**Texte cité**
+ + + + +

La plateforme de recherche d’emploi entend avec sa première campagne dépoussiérer les RH. Pour ce faire, son agence Marcel donne un coup de pied dans la communication en s’appuyant sur l’animation et l’illustration au travers de duos étonnants quoiqu’évidents.

L’année 2024 s’annonce riche pour Welcome to the Jungle. À l’aube de son dixième anniversaire, la start-up de recrutement, qui vient de réaliser une levée de fonds de 50 millions d’euros, a sorti début janvier sa toute première campagne de marque. Le projet commence en mars 2023 avec un appel d’offres en un tour réunissant autour de la table quatre agences. Trois mois plus tard, la décision tombe et l’agence Marcel remporte le brief. « Ce n’est pas la première fois que l’agence gagne une marque issue de la “start-up nation”, je pense que notre expérience nous a donné une sensibilité supplémentaire lors du pitch. L’objectif de Welcome to the Jungle avec cette première campagne est de traduire leur ADN auprès du grand public et de venir réenchanter tout le processus de recherche d’emploi », éclaire Jérémie Bottiau, directeur de création chez Marcel. Il est vrai que la campagne « Hack Market » réalisée pour leur ex-client Back Market, plateforme de seconde main, est un vrai plus dans leur CV.

À l’instar de Back Market, l’enjeu pour la plateforme de recrutement est de marquer les esprits. Avec un obstacle de taille, rendre séduisants ou du moins attrayants les sujets RH, qui plus est dans un contexte de transformation du travail. « Lors de notre création en 2015, l’objectif des fondateurs était de regarder l’état du monde du travail et les convictions autour. Il fallait déjà repenser la cohabitation entre employé-employeur et sortir de cet antagonisme pour retravailler les marques employeurs. Dix ans plus tard, la vision des fondateurs se réalise, les sujets liés au travail ont dépassé la sphère des RH et sont devenus un enjeu de société », éclaircit Alice Hagger, vice-présidente Brand & Creative chez Welcome to the Jungle.

Dès sa création, la plateforme s’est démarquée pour sa tonalité pop – une couleur jaune sur une typographie ultra léchée – et décalée. Un territoire graphique qui a été réutilisé au travers de trois prints illustrés et de deux films d’animation. « Nous avons fait le pari de l’animation car nous ciblons principalement les 18-34 ans qui vivent dans les grandes villes. Et pour porter cette évidence de la rencontre entre un employeur et un employé, nous sommes partis de la parabole des animaux de La Fontaine pour souligner métaphoriquement l’évidence au travers de duos. Une fois l’idée actée, immédiatement le binôme claquette-chaussette a été proposé, puis l’idée du sapin et du rétro et enfin le duo pizza-ananas qui vient apporter du débat. Depuis, en interne, c’est devenu un jeu. Les gens s’amusent à trouver des duos, le dernier en date était Beer-Pong », raconte Alice Hagger. « Nous avions également pensé au duo Coca-Mentos, mais pour des questions de droit, nous l’avons mis de côté. De manière générale, ce sont des duos qui vont générer le plus de conversations sur les réseaux sociaux car ils font partie de la pop culture de cette cible. Cela reste une start-up et mine de rien les moyens sont limités. Notre challenge a été de simplifier le message et de trouver les mots justes pour créer de l’intérêt », complète Jérémie Bottiau. Reproductible à l’infini, l’idée des duos permet une autoroute créative pour la marque.

+ + + + +

**Objectif 1**
Recopiez le passage du texte cité qui va de « À l’instar de » à « chez Welcome to the Jungle. ».
**Objectif 2**
Répondez à ces questions d'après le texte cité :
(a) En quelle année la plateforme a-t-elle été créée ?
(b) Quel est le montant de la levée de fonds que la start-up vient de réaliser ?
(c) Quelle tranche d'âge la campagne vise-t-elle principalement ?
Seul le texte cité sert de source pour répondre.

**Données fournies**
+ + + + +

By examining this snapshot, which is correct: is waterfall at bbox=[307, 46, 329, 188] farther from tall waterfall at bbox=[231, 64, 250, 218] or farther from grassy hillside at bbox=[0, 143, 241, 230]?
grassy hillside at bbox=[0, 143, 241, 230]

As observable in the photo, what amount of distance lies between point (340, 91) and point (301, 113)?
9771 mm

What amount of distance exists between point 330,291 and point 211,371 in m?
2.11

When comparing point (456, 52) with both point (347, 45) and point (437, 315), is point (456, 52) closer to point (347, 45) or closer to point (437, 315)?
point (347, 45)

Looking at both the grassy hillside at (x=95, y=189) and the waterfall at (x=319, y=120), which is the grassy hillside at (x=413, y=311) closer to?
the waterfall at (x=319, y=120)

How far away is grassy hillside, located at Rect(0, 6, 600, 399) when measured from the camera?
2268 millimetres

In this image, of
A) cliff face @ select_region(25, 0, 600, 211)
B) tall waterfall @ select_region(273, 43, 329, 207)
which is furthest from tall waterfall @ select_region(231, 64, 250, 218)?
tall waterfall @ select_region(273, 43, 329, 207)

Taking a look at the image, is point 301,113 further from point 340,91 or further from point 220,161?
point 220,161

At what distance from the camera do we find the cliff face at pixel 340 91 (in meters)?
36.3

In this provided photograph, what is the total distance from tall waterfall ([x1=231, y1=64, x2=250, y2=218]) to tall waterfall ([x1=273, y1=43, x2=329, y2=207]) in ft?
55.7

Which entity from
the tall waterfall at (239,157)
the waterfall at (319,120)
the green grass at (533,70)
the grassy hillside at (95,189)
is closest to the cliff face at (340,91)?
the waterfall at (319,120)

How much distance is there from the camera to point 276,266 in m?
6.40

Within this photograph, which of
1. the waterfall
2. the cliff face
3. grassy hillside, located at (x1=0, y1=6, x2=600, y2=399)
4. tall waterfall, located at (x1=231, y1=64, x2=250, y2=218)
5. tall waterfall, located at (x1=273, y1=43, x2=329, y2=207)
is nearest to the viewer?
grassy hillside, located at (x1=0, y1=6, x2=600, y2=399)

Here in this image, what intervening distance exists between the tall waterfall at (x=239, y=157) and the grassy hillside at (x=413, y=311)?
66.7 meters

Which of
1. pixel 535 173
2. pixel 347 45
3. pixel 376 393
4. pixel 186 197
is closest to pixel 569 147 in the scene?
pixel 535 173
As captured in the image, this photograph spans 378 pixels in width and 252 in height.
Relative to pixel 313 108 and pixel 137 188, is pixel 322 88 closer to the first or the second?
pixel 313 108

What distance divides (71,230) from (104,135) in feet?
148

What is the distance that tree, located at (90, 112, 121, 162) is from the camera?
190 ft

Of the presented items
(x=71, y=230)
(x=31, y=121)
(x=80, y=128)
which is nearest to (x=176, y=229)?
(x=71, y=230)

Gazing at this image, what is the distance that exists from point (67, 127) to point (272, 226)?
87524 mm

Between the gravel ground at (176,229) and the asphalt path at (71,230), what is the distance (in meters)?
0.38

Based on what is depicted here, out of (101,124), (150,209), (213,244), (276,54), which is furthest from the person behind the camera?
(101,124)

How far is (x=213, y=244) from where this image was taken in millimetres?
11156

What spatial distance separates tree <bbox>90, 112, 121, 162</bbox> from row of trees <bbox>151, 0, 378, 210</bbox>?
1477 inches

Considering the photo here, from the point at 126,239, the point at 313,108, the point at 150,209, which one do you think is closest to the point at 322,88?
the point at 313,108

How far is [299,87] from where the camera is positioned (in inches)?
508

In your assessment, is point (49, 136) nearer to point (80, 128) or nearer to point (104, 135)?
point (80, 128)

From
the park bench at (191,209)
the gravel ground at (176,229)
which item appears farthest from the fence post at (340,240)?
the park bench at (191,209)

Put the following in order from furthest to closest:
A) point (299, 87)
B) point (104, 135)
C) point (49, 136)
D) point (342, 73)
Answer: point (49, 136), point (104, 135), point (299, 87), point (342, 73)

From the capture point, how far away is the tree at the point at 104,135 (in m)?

+ + + + +

**Réponse 1**
À l’instar de Back Market, l’enjeu pour la plateforme de recrutement est de marquer les esprits. Avec un obstacle de taille, rendre séduisants ou du moins attrayants les sujets RH, qui plus est dans un contexte de transformation du travail. « Lors de notre création en 2015, l’objectif des fondateurs était de regarder l’état du monde du travail et les convictions autour. Il fallait déjà repenser la cohabitation entre employé-employeur et sortir de cet antagonisme pour retravailler les marques employeurs. Dix ans plus tard, la vision des fondateurs se réalise, les sujets liés au travail ont dépassé la sphère des RH et sont devenus un enjeu de société », éclaircit Alice Hagger, vice-présidente Brand & Creative chez Welcome to the Jungle.

**Réponse 2**
(a) En 2015.
(b) 50 millions d'euros.
(c) Les 18-34 ans qui vivent dans les grandes villes.